Wednesday, August 22, 2012

Data Mining & Data warehousing unit 1 2 marks with Answers and 16 mark questions

Data Mining & Data warehousing    

Data Mining & Data warehousing  unit 1 2 marks with Answers and 16 mark questions 

Unit I

Part A

  1. What is Data mining?

Data mining refers to extracting or "mining" knowledge from large amount of data. It is considered as a synonym for another popularly used term Knowledge Discovery in Databases or KDD.

  1. Give the steps involved in KDD.

KDD consists of the iterative sequence of the following steps:

v     Data cleaning

v     Data integration

v     Data selection

v     Data transformation

v     Data mining

v     Pattern Evaluation

v     Knowledge Presentation

  1. Give the architecture of a typical data mining system.

The architecture of a typical data mining system consists of the following components:

v     Database, data warehouse, or other information repository

v     Database or data warehouse server

v     Knowledge base

v     Data mining engine

v     Pattern Evaluation module.

v     Graphical user interface.

  1.  Define Database management system.

A database system also called database management system consists of a collection of interrelated data known as a database and a set of software programs to manage and access the data.

  1. Define relational database.

Relational database is a collection of tables each of which is assigned a unique name. Each table consists of a set of attributes (columns or fields) and usually stores a large set of tuples (record or rows).

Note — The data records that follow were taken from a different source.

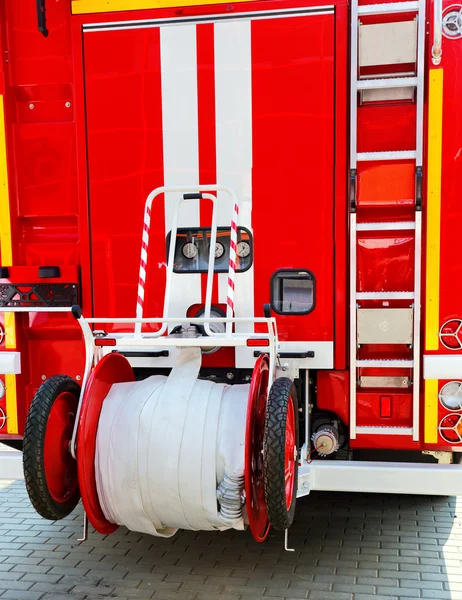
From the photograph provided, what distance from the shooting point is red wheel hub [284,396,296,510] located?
2.91 metres

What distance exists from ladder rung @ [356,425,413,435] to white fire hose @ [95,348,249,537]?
712 millimetres

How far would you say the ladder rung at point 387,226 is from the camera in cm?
325

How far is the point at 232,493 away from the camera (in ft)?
9.38

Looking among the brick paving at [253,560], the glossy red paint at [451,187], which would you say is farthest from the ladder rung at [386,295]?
the brick paving at [253,560]

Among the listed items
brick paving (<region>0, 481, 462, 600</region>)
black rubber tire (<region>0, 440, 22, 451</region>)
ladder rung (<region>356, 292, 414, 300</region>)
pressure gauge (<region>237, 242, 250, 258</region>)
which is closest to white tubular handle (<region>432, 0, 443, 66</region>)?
ladder rung (<region>356, 292, 414, 300</region>)

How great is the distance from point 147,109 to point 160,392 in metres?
1.53

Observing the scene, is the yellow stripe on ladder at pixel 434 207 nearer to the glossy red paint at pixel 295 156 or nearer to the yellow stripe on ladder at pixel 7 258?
the glossy red paint at pixel 295 156

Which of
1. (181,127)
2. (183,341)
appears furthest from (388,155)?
(183,341)

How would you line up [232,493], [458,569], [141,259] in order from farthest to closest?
[458,569]
[141,259]
[232,493]

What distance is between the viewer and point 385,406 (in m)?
3.34

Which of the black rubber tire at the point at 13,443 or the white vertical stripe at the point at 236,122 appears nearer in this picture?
the white vertical stripe at the point at 236,122

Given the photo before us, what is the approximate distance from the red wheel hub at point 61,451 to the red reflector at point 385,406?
1567 millimetres

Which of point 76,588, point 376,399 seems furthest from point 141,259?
point 76,588

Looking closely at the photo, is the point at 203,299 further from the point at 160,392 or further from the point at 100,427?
the point at 100,427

  1. Define data warehouse

Data warehouse is a repository of information collected from multiple sources stored under a unified schema and which usually resides at a single site. It is constructed via a process of data cleaning, data transformation, data integration, data loading and periodic data refreshing.

  1. Define data mart and compare it with data warehouse.

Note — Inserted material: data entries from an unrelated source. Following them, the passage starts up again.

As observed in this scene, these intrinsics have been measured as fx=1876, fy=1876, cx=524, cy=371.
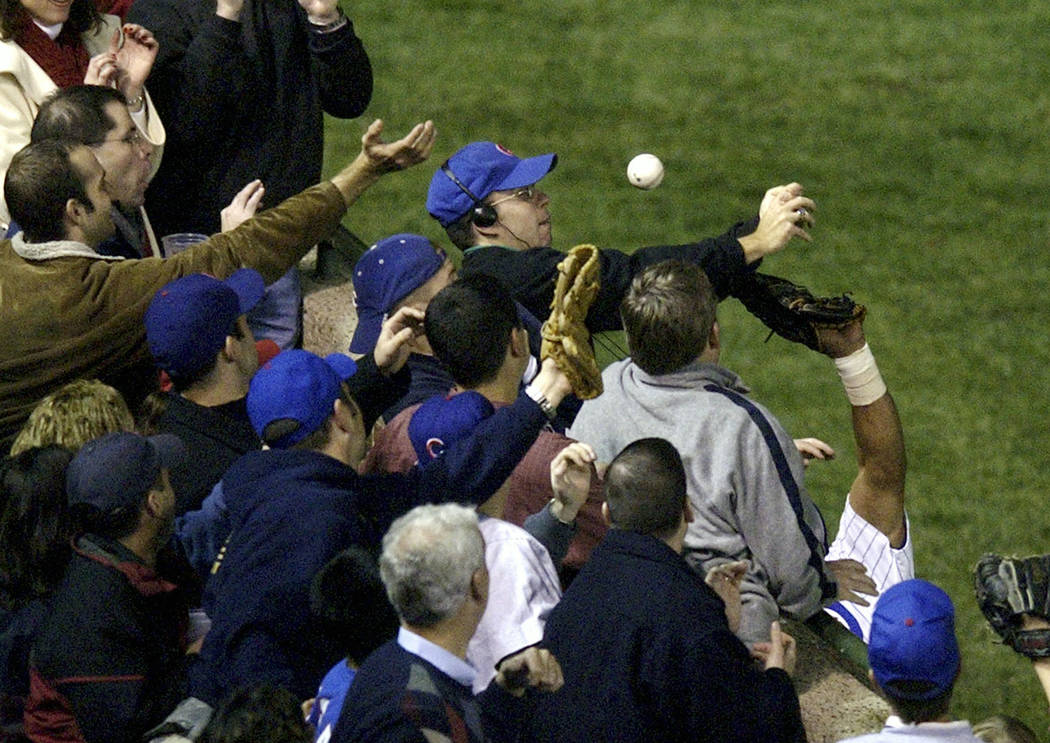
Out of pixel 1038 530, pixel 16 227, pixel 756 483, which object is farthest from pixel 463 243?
pixel 1038 530

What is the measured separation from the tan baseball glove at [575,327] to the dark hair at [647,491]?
0.38 meters

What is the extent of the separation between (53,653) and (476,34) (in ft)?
Answer: 26.2

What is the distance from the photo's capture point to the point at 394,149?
5141mm

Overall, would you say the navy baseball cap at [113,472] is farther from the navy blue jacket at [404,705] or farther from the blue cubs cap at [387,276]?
the blue cubs cap at [387,276]

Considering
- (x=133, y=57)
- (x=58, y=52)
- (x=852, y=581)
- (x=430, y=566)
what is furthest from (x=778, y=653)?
(x=58, y=52)

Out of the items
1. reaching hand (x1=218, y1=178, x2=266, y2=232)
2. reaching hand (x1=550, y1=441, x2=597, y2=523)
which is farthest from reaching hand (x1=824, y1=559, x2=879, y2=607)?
reaching hand (x1=218, y1=178, x2=266, y2=232)

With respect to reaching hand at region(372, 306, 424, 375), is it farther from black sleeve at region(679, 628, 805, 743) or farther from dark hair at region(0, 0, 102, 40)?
dark hair at region(0, 0, 102, 40)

Data mart is a department subset of a data warehouse. It focuses on selected subjects and thus its scope is department wide. On the other hand data warehouse collects information about subjects that span an entire organization and thus its scope is department wide.


  1. Define transaction databases.

A transaction database consists of a file where each record represents a transaction. A transaction typically includes a unique transaction identity number and a list of items making up the transaction.

9.      Explain object oriented databases.

Object oriented databases are based on object-oriented programming paradigm where each entity is considered as an object. Each object has e associated with it the following:

v     A set of variables

v     A set of messages

v     A set of methods.

  1. Explain spatial databases.

Spatial databases contain spatial-related information. Such databases include geographic databases, VLSI chip design databases, medical and satellite image databases. Spatial data are represented in raster format consisting of n-dimensional bit maps or pixel maps. Maps are represented in vector format where roads, bridges are represented as a union of basic geometric constructs such as points, lines, polygons etc.

  1. Explain temporal and time-series databases.

A temporal database usually stores relational data that include time-related attributes. These attributes may involve several timestamps each having different semantics.A time-series database stores sequence of values that change with time such as data collected regarding the stock exchange.

  1. Explain text databases and multimedia databases.

Text databases are databases that contain word description for objects. These descriptions are long sentences or paragraphs such as product specifications, error or bug reports etc.Multimedia databases store image, audio, and video data. They are used in applications such as picture content based retrieval, voice mail systems, www, etc.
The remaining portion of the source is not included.